CHARLES WRIGHT, JR., APPELLANT, v. STATE OF FLORIDA, APPELLEE.

No. 95-0003.District Court of Appeal of Florida, Fifth District.
February 24, 1995.

Appeal from the Circuit Court, Lake County, G. Richard Singeltary, J.

Page 703

Charles Lee Wright, Jr., pro se.

No Appearance for appellee.

W. SHARP, Judge.

Wright appeals from a summary denial of his motion filed pursuant to Florida Rule of Criminal Procedure 3.850. He argues that he was subjected to an unlawful search and seizure, and that defense counsel failed to file a motion to suppress the allegedly tainted evidence. We affirm.

Taking judicial notice of our records in Wright’s prior direct appeal,[1] we note that defense trial counsel did, in fact, file a motion to suppress, arguing the police did not have a reasonable suspicion to stop Wright. The ineffective assistance claim is refuted by our own records.

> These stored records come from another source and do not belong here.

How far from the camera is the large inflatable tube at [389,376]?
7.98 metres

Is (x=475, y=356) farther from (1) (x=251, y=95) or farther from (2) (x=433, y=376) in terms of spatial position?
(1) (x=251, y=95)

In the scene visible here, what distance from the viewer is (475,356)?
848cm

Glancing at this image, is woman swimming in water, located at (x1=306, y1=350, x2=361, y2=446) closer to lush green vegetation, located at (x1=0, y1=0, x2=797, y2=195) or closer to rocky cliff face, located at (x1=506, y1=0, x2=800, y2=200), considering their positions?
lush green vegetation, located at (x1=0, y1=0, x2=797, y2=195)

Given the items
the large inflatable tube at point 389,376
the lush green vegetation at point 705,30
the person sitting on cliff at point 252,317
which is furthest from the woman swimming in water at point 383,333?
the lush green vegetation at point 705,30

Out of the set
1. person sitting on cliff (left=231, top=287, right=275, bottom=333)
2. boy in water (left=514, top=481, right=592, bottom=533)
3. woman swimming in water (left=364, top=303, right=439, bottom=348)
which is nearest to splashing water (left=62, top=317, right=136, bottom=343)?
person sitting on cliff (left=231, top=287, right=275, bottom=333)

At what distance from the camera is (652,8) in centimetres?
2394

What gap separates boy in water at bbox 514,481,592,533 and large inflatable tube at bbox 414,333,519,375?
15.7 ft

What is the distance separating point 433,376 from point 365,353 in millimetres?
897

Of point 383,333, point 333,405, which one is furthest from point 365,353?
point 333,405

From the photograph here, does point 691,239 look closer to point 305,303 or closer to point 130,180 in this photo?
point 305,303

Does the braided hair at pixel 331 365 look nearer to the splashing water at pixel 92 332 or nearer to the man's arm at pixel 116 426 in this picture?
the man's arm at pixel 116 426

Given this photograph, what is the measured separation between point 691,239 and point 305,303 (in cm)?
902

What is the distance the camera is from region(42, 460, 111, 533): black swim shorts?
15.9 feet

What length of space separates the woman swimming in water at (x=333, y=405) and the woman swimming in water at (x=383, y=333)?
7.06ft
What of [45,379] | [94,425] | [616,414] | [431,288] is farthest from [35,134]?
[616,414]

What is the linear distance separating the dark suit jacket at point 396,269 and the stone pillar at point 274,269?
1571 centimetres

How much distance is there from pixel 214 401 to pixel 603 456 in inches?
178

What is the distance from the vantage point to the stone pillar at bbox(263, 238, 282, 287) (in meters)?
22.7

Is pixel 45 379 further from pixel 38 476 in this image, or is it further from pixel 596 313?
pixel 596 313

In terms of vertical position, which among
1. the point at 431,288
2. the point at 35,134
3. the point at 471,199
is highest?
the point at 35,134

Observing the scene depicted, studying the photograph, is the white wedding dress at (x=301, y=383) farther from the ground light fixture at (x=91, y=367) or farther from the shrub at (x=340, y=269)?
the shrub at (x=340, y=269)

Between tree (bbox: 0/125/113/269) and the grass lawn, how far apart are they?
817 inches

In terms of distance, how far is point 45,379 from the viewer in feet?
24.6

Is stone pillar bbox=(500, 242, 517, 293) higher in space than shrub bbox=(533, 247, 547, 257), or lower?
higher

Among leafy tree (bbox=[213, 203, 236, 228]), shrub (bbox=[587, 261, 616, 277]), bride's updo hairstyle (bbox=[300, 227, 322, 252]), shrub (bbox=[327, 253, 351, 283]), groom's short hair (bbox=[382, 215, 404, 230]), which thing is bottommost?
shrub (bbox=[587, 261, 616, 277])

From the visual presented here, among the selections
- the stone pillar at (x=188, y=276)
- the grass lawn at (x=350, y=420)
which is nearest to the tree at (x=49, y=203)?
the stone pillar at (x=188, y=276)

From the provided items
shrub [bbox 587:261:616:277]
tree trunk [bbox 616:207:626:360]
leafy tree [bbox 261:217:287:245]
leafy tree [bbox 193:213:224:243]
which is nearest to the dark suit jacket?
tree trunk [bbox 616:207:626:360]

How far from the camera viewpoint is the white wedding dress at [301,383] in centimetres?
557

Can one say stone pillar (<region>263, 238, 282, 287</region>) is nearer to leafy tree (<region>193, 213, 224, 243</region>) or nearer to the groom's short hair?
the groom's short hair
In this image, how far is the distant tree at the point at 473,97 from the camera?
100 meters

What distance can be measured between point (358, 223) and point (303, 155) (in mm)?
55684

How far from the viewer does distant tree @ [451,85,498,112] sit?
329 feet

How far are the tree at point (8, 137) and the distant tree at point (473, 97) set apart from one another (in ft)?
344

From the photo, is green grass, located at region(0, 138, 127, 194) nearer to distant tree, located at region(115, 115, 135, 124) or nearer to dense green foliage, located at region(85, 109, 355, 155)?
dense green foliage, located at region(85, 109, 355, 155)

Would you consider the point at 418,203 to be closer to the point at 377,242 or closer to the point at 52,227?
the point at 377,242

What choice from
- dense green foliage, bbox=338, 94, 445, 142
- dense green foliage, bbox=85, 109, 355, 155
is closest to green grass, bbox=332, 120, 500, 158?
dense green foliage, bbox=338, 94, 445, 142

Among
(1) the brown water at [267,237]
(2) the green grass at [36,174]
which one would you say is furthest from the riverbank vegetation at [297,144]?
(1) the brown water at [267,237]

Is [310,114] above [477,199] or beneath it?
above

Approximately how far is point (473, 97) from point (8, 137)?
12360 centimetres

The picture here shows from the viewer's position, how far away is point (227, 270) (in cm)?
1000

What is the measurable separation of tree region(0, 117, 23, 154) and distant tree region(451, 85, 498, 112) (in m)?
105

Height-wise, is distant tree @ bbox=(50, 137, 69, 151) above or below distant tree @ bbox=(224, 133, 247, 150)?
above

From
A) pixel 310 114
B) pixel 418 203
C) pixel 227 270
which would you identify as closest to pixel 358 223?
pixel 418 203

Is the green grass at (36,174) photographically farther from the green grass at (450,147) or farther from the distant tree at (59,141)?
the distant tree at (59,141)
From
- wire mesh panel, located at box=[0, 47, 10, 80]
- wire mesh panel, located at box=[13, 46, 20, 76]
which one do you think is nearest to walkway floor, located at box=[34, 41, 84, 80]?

We also note Wright took a direct appeal after he pled guilty, reserving his right to appeal the trial court’s denial of his motion to suppress. Since the suppression issue was raised and decided on direct appeal, clearly it cannot be rehashed in the context of a rule 3.850 motion. See Remeta v. Dugger, 622 So.2d 452, 454 (Fla. 1993) (grounds which were or should have been raised on appeal may not be raised in a collateral proceeding).

AFFIRMED.

HARRIS, CJ., and DIAMANTIS, J., concur.

[1] Wright v. State, 642 So.2d 1380 (Fla. 5th DCA 1994).